Müridin üstazını gözünde canlandırarak düşünmesidir. Sanki üstaz karşısından oturmuş, yüzü ayın ondördü gibi nur saçar. Oradan çıkan ışıklar müridin kalbine gelir, sonra da tüm bedenine yayılır. Şekli rabıtanın diğer bir çeşidi de müridin mürşidini tüm bedenini saran nurdan bir giysi gibi düşünmesidir. ( Telebbüs – elbise – rabıtası ) Bu giysiden yayılan ışığın kalbine, diğer latifelerine ve sonra tüm bedenine yayıldığını düşünür.
Bu tür rabıta, rabıtadan feyz alan kişilere verilir. Yine bu rabıta vesveselerine saldırısı arttığında, kalbin sıkıntı ve hayrete düştüğü anlarda ve üstazın müridin gözünde heybetinin kaybolduğu durumlarda yararlıdır. Bu rabıta üstazın müride geçmesi ve birleşmesiyle olur. Bu durumda mürit kendisini zarf olduğunu, üstazının da içine girdiğini düşünür.
Bu şekilde mürit çoğu zaman hiçlikte olur; kendi yerine mürşidini görür, ondan fani (yok) olur ve onunla birleşir. Şöyle ki; birleşme ve yok olma ancak muhabbet ( sevgi) ve mahviyet’in ( kendini yok bilme) en son derecesinde gerçekleşir.

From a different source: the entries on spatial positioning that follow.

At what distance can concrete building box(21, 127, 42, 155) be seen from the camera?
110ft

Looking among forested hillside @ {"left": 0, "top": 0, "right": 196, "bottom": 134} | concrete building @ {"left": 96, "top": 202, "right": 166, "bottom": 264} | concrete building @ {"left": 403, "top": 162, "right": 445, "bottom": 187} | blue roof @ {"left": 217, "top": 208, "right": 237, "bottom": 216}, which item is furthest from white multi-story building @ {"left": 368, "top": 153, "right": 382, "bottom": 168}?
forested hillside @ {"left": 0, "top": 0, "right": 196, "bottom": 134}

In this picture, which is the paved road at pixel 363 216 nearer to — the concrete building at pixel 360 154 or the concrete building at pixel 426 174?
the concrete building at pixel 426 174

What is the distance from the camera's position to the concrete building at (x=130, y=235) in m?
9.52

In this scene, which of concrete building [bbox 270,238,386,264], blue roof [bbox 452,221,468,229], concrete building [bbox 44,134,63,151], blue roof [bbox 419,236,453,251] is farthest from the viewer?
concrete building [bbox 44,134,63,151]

(113.Kıssa) Manevi Rabıta:

Bu rabıta şekil ve nurlarla ilgisi olmayan, duyularla belirlenemeyen, yüce bir anlam olup ancak kalp ile bilinir. Şekli rabıtadan sevgi, manevi rabıtadan ise ihlas ( içtenlik ) doğar. Bazen her iki rabıta birleşir, parlak dolunay gibi mananın heybeti ve görüntüsü birlikte gözlenir. Düşünüş veya görünüşün sonucuna göre sevgi veya ihlastan her biri diğerini bastırır. Hangisi çoksa diğerini yok eder. Bazen de her ikisi eşit olarak beraberce bulunurlar.